─── Document excerpt ───
Private Lawsuits Follow TAP Settlement of Government Allegations of Overcharges for Drugs

Judith A. Waltz, JD



The focus on pharmaceutical company sales and marketing practices is not limited to government enforcement actions. There has been an increasing amount of litigation filed by private payers, health plans, and consumer coalitions.

Following closely upon the record-setting $875 million government settlement against TAP Pharmaceutical Products for sales and marketing prices involving its drug Lupron (see Legal Matters, November 2001), a coalition of consumer groups filed suit in December 2001 against 28 pharmaceutical companies alleging that they defrauded Medicare and private consumers by inflating the prices of drugs they sold to the Medicare program. The overcharges were estimated at more than $800 million for the preceding year alone and included allegations involving several common drugs for which copayments from the patient are required, which are generally paid either in cash or through premiums to Medigap insurers who pick up copayments as part of their coverage. The lawsuit seeks triple damages.

The lawsuit was filed in federal district court in Boston, to date the hub of government enforcement actions against pharmaceutical companies. Leading the coalition is the Prescription Access Litigation (PAL) project, which was joined in the suit by other consumer groups representing the elderly and other potentially impacted groups in California, Colorado, Florida, Massachusetts, Minnesota, New Jersey, New York, Pennsylvania, Vermont, West Virginia, and Wisconsin. Formed in 2001 by Boston-based Community Catalyst and the National Health Law Program, PAL is a coalition consisting of more than 70 organizations in more than 30 states and is the nation's largest consumer health advocacy organization.

Allegations in the lawsuit are premised on purported manipulations of the average wholesale price (AWP). Medicare reimburses single-source covered drugs at 95% of AWP. For multisource drugs, the Medicare payment allowance is 95% of the lower of the median AWP of all generic forms or the lowest AWP of a brand-name product. No adjustment to reimbursement is made for the actual cost of the drug paid by the supplier. There is currently an active debate as to how AWPs are calculated and their use for purposes of determining federal health care program reimbursements. The specifications for AWPs are not defined by law; instead, AWPs are periodically self-reported by manufacturers to such outlets as Red Book, or First DataBank, which compiles the National Drug Data File. In recent testimony before a House subcommittee, the AWP was described as neither an average price nor what wholesalers charge. In fact, the US General Accounting Office (GAO) estimates that Medicare's payments for physician-billed drugs were at least $532 million higher than providers' acquisition costs in 2000 based just on information relating to discounts and not including additional price reductions, such as chargebacks and other rebates.
───
Work order 1:
Answer these questions from the TAP settlement article.
(a) What was the dollar amount of the government settlement against TAP Pharmaceutical Products?
(b) In what court was the coalition's lawsuit filed?
(c) At what percentage of AWP does Medicare reimburse single-source covered drugs?
Work order 2:
Copy the TAP settlement article starting at "The lawsuit was" and ending at "health advocacy organization.", swapping "federal district court" for "federal trial court".
─── Provided data ───
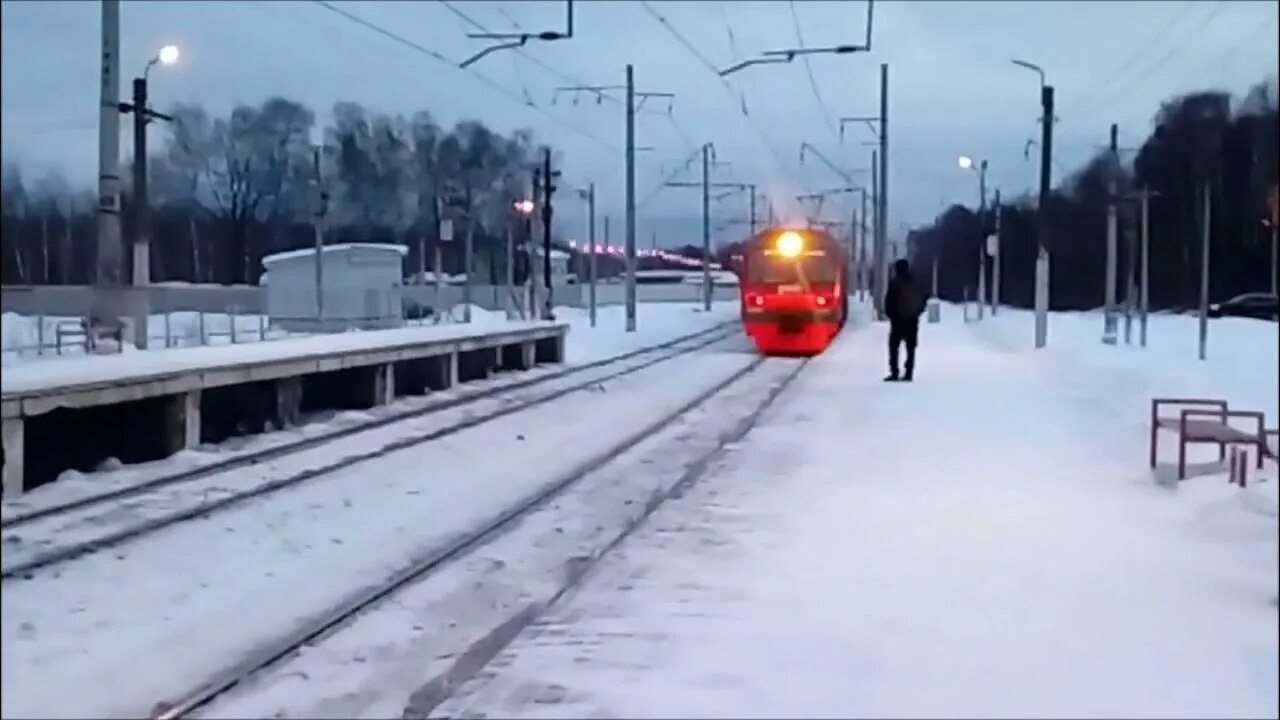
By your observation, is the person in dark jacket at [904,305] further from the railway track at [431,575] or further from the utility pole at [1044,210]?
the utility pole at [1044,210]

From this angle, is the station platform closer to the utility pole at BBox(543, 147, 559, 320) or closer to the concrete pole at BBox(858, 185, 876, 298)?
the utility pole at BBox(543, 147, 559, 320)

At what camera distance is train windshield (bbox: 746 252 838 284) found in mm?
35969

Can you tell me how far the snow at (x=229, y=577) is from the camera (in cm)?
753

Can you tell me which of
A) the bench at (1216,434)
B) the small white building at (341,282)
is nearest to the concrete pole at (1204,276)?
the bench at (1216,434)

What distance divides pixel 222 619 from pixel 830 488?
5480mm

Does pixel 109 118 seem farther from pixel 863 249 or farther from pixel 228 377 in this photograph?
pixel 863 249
───
─── Provided data ───
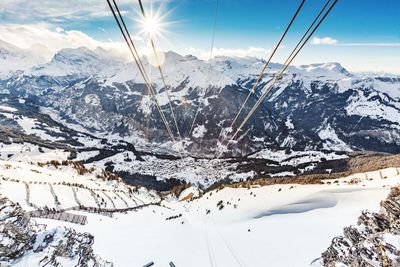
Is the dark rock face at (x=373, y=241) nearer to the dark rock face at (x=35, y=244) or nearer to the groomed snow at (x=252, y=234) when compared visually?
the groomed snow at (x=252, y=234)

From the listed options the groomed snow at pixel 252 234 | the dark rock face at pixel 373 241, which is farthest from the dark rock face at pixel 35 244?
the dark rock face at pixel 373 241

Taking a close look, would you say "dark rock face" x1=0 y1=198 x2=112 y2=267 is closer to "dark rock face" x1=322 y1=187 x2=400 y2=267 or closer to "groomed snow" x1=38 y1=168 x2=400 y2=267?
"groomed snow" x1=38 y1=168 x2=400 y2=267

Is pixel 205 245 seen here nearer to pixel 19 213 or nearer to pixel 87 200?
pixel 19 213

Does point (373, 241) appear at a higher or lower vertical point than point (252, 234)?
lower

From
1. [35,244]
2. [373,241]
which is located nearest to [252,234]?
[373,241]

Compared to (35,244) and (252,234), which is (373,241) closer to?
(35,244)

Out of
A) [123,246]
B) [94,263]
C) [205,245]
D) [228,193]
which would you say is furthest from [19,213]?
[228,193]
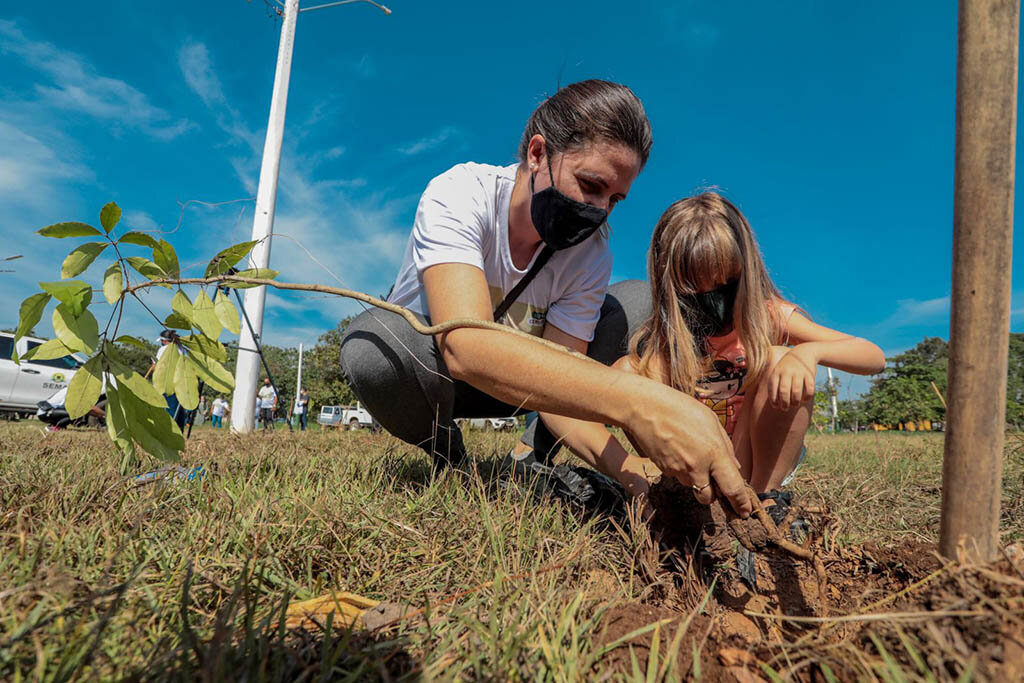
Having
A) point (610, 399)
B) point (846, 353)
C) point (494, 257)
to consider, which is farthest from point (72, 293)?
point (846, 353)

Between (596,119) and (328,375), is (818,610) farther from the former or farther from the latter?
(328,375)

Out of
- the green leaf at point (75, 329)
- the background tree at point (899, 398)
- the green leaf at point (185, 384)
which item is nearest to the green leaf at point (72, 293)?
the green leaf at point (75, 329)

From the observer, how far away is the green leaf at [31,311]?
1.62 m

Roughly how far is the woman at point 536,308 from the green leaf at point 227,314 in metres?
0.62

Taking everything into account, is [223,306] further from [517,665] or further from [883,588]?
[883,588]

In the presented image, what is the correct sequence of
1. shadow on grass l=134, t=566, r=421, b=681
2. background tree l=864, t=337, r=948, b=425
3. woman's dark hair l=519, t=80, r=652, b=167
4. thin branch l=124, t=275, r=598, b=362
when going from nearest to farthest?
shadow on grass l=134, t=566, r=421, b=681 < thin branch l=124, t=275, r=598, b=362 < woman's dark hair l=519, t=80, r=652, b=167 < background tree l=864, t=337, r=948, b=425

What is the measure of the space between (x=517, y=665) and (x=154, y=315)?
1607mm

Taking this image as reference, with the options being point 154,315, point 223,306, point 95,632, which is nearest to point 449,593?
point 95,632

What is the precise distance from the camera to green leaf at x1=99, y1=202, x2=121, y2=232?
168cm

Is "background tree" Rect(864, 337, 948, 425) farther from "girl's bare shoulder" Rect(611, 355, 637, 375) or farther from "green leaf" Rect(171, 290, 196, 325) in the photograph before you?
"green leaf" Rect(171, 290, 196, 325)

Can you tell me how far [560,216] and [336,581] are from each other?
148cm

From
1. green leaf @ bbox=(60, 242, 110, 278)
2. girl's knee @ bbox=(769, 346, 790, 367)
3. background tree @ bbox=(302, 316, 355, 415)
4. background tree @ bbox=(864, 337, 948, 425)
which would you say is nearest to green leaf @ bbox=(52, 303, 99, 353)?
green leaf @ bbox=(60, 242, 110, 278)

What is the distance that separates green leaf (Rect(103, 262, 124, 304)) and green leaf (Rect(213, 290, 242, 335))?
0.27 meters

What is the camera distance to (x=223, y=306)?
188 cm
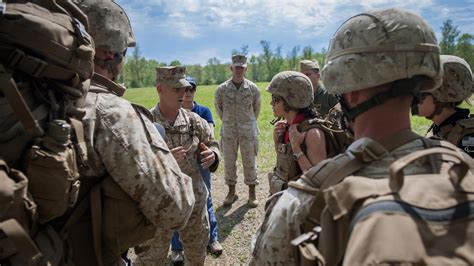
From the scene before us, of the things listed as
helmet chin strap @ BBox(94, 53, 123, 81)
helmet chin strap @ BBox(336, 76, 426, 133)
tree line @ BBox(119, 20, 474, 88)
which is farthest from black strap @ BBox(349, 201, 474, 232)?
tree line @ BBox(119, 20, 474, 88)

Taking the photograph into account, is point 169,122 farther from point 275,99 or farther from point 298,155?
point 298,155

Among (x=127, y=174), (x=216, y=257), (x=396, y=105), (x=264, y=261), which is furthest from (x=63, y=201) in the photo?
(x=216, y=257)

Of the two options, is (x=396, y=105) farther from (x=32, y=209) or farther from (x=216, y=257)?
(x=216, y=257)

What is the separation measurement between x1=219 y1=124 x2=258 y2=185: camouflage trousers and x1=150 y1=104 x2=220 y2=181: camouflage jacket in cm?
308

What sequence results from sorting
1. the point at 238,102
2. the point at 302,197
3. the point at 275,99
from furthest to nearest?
───
─── Provided data ───
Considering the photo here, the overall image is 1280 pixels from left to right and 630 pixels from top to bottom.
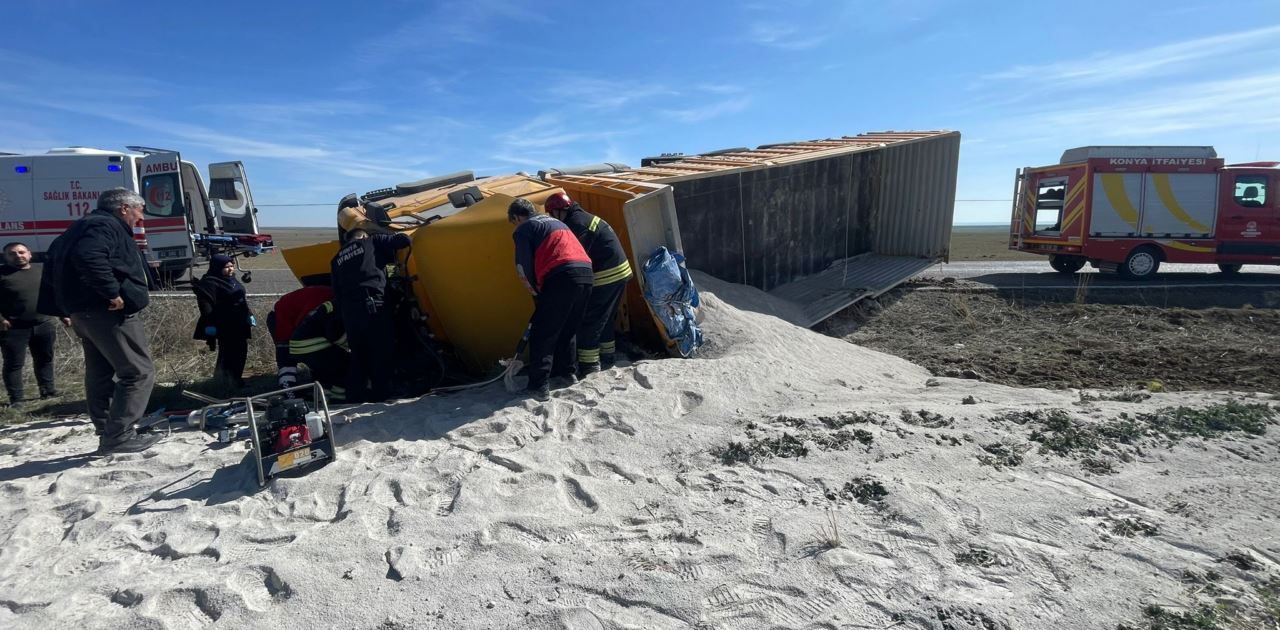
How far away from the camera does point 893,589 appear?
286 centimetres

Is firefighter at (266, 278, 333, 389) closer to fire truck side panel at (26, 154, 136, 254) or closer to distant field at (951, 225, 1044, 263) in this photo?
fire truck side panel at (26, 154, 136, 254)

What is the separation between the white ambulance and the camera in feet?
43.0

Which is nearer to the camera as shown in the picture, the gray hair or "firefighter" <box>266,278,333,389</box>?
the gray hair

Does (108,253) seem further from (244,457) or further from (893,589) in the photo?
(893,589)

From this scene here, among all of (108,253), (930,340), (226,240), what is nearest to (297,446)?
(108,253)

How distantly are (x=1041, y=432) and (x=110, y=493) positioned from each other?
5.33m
───
Your solution 1:
(a) $875 million
(b) Federal district court in Boston
(c) 95% of AWP

Your solution 2:
The lawsuit was filed in federal trial court in Boston, to date the hub of government enforcement actions against pharmaceutical companies. Leading the coalition is the Prescription Access Litigation (PAL) project, which was joined in the suit by other consumer groups representing the elderly and other potentially impacted groups in California, Colorado, Florida, Massachusetts, Minnesota, New Jersey, New York, Pennsylvania, Vermont, West Virginia, and Wisconsin. Formed in 2001 by Boston-based Community Catalyst and the National Health Law Program, PAL is a coalition consisting of more than 70 organizations in more than 30 states and is the nation's largest consumer health advocacy organization.